FRAGMENTO PROPORCIONADO:

+ + + +

En República Dominicana todavía se espera con timidez lo que en otros países es una realidad incuestionable: la copia privada. No se trata de un lujo ni de un invento burocrático, sino de un derecho humano vinculado a la creación artística, pues reconoce que la creatividad tiene un valor económico y social que debe ser retribuido a quienes la generan.
La copia privada, implementada en naciones como España, Francia o Uruguay, no solo se traduce en una fuente económica para los artistas; es también una forma de pensión cultural, un ingreso justo que llega cuando ya no se pisa un escenario, cuando la voz se apaga o cuando las manos que escribieron versos o ejecutaron notas no tienen la misma fuerza de antes.
Es, en definitiva, un mecanismo de dignidad.
Constituye una excepción dentro del régimen de derechos exclusivos de los autores, permitiendo a los individuos acceder y disfrutar de obras culturales en el ámbito estrictamente personal y sin fines de lucro.
Este mecanismo reconoce la necesidad de equilibrar los intereses de los creadores con los de la sociedad, garantizando que el acceso a la cultura pueda coexistir con la protección de la propiedad intelectual.

+ + + +

Registros almacenados:
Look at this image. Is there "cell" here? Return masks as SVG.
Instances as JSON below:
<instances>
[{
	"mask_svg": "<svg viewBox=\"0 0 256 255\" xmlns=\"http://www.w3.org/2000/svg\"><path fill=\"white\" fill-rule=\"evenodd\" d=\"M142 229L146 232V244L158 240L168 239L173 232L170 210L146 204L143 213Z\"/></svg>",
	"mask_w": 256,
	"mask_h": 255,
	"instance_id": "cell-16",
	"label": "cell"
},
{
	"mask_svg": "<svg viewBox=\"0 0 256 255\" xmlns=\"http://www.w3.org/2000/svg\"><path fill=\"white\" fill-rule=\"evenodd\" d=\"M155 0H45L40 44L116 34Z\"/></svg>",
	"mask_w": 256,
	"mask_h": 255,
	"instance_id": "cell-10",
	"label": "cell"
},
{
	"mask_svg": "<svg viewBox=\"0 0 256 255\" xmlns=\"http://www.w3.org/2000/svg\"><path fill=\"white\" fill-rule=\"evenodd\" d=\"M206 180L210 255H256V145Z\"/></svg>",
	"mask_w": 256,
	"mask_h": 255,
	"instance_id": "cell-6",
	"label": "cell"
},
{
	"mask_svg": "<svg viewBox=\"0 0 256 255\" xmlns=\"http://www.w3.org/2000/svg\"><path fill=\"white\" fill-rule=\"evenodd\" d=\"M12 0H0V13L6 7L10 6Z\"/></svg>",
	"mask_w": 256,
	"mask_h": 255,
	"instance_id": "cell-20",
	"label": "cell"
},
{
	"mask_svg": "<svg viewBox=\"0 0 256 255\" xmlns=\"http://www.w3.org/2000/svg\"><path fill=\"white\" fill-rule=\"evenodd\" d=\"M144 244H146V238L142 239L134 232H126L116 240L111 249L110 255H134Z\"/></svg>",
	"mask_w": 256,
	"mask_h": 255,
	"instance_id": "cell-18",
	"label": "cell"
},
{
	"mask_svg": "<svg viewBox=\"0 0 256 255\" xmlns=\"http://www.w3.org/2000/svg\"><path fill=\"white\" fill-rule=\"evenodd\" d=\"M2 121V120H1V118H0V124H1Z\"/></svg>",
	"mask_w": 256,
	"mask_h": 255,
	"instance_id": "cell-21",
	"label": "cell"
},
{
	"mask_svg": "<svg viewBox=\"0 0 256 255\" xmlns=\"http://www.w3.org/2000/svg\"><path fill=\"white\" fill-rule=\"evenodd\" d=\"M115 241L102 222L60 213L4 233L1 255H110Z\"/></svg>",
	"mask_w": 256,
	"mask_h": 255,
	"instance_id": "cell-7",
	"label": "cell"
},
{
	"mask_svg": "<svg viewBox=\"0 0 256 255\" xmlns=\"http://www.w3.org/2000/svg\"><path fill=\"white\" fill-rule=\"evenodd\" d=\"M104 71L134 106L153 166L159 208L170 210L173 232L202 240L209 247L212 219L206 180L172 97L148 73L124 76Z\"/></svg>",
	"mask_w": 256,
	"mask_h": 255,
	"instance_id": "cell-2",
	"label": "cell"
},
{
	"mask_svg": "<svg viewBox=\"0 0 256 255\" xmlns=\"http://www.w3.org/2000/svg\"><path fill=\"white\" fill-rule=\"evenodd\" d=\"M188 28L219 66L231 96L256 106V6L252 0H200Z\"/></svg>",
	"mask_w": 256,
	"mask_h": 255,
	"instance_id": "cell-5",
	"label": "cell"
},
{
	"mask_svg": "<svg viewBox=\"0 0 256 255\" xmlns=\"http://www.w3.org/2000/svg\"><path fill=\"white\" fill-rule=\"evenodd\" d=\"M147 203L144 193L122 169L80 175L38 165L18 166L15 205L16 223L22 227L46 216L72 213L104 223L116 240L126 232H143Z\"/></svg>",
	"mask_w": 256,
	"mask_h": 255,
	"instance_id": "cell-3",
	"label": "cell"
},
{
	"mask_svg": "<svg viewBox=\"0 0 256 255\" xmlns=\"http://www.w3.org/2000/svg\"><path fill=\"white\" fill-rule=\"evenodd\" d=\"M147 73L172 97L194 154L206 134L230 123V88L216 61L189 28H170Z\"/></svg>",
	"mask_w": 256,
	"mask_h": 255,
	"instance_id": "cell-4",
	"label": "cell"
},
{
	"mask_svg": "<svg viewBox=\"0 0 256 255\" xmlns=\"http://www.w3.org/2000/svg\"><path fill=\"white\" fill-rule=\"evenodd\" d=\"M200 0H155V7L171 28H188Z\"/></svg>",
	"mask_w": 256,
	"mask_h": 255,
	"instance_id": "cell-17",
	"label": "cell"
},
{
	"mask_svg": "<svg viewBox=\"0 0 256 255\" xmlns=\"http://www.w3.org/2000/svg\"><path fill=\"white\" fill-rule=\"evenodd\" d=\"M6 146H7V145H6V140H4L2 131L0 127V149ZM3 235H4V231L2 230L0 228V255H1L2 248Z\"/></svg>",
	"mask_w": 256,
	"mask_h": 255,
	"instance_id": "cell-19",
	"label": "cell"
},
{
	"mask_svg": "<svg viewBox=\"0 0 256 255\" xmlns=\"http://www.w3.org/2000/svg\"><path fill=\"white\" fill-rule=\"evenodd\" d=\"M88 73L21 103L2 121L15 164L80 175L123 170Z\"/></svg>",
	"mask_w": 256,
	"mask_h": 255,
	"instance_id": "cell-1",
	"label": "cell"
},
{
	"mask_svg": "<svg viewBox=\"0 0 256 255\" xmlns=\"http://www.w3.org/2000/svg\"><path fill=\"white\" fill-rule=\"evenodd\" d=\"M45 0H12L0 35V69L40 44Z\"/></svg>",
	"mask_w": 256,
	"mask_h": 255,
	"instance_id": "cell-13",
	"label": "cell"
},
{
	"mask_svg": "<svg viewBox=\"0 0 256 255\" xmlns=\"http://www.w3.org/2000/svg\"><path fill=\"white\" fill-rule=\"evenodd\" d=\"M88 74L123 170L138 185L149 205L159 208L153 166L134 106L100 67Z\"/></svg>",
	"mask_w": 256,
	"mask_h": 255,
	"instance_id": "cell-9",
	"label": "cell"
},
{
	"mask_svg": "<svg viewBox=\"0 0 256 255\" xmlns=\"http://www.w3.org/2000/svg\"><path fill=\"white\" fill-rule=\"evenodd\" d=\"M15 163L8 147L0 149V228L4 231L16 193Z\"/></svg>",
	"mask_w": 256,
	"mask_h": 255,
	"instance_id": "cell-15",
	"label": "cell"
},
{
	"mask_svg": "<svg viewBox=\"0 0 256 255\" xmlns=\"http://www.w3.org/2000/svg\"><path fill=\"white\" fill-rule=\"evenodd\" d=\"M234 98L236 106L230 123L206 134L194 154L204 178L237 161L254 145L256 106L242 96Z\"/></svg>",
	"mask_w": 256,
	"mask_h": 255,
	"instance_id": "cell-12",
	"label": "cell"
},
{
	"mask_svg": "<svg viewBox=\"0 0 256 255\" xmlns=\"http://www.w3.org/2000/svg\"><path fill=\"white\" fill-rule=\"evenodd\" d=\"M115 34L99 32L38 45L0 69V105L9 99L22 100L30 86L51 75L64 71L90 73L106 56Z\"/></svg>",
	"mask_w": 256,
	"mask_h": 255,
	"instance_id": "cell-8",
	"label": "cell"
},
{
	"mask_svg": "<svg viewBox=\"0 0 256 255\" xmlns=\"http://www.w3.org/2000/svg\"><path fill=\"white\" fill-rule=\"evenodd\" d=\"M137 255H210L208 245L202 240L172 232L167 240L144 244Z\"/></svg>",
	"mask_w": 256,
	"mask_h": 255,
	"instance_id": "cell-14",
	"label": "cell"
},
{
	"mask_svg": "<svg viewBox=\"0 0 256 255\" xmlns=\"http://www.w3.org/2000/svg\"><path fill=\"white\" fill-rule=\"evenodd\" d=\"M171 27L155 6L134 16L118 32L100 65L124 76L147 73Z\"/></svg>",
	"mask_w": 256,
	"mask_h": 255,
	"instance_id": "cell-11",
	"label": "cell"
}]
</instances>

+ + + +

PROBLEMA A: Reproduce el pasaje del fragmento sobre la copia privada que empieza con "En República Dominicana" y sigue hasta "quienes la generan.".
PROBLEMA B:
Responde estas preguntas con la información del fragmento sobre la copia privada.
(i) ¿Qué países se mencionan como naciones donde se ha implementado la copia privada?
(ii) ¿En qué ámbito permite la copia privada a los individuos acceder a obras culturales y disfrutarlas?
(iii) ¿Qué clase de mecanismo es la copia privada, en definitiva?
Para responder, utiliza únicamente el fragmento.

SOLUCIÓN DEL EJERCICIO A:
En República Dominicana todavía se espera con timidez lo que en otros países es una realidad incuestionable: la copia privada. No se trata de un lujo ni de un invento burocrático, sino de un derecho humano vinculado a la creación artística, pues reconoce que la creatividad tiene un valor económico y social que debe ser retribuido a quienes la generan.

SOLUCIÓN DEL EJERCICIO B:
(i) España, Francia y Uruguay.
(ii) En el ámbito estrictamente personal y sin fines de lucro.
(iii) Un mecanismo de dignidad.